## Page
Recommendations can be generated for addressing issues and alerts. An alert notifier 214 can generate the alert notifications to be presented to users (e.g., retailer and supplier personnel). The recommendations can be generated by a recommendation engine 224. A recommendation can address one or more issues (e.g., root causes for OOS conditions) or alerts, and an issue or alert can generate one or more recommendations. In some implementations, there is a many-to-many relationship between alert/issue definitions and recommendation types.
System 200 can include an exception monitor 220 for monitoring business exceptions, an out-of-stock root cause analyzer 222 for determining root causes of out-of-stock conditions, a self-learner 226 for learning from generated recommendations and making adjustments to the knowledge base 202 and the rules based on the learning, and analytics system 218 for analyzing business data.
The system 200 can provide recommendation reasoning traceability. For example, system 200 can be configured to provide a solution that is able to explain why a "decision" was made. The system 200 can be configured to provide a mechanism (e.g., recommendation engine 224) to trace back the reasons for a particular recommendation. The recommendation engine 224 can determine which recommendation rule generated a particular recommendation. Recommendation reasoning traceability provides a way to increase recommendation accuracy and confidence.
In some implementations, the system 200 evaluates data metrics at different levels and these levels form a hierarchy (e.g., plan level->product level, location level->product/location level). At each level, the system 200 can use different criteria to evaluate alerts, issues, and recommendations. The system 200 can provide the capability to customize the thresholds at different levels, as well as requiring a threshold at each level. The system 200 can also support default alert and recommendation rule parameters.
System 200 can include a business rules framework (BRF), which can be configured to support uniform rule authoring, deployment and execution. The BRF can be configured to support unique alert and recommendation life-cycle management. In some implementations, a generated alert or recommendation has its own life-cycle. A newly created recommendation get receive a measure of attention. The recommendation can expire when the condition is no longer valid. System 200 can maintain a history of alerts and recommendations to support data analytics and self-learning. System 200 can adjust user inputs and system thresholds according to plan goal achievement, problem occurrences, persistency, frequencies, and system feedback.
The system 200 can include a pattern matcher 206. The pattern matcher 206 can take in facts 208 (e.g., retail data) and rules 210 (e.g., rules from knowledge base 202). The pattern matcher 206 can apply the rules to the facts to generate an agenda 212 (e.g., alerts, recommendations, etc.).
Pattern matcher 206 can use enhanced traditional rule pattern matching algorithms for speed and scalability. For example the pattern matcher 206 can employ the Rete algorithm and the Leaps algorithm (and their variants) to match rule patterns to domain object data. These algorithms are especially efficient when the system includes datasets that do not change entirely (as the rule engine can remember past matches).

## Information supplied
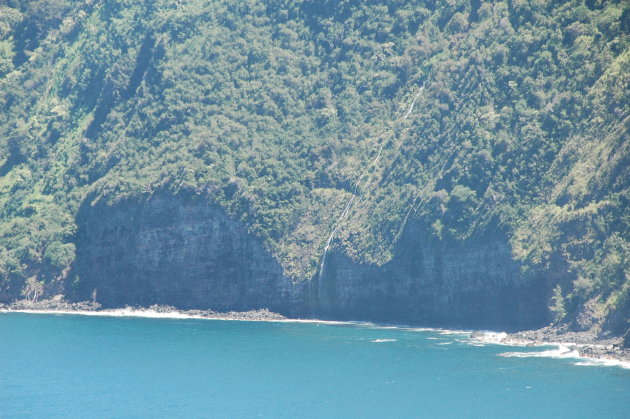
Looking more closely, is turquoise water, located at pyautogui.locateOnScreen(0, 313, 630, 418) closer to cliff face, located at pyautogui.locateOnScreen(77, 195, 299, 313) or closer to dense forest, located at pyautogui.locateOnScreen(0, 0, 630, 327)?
cliff face, located at pyautogui.locateOnScreen(77, 195, 299, 313)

## Exercise prompt
Write out, word for word, the part of the passage on the retail recommendation system that opens with the words containing "System 200 can include an" and closes with "analyzing business data.".

## Task response
System 200 can include an exception monitor 220 for monitoring business exceptions, an out-of-stock root cause analyzer 222 for determining root causes of out-of-stock conditions, a self-learner 226 for learning from generated recommendations and making adjustments to the knowledge base 202 and the rules based on the learning, and analytics system 218 for analyzing business data.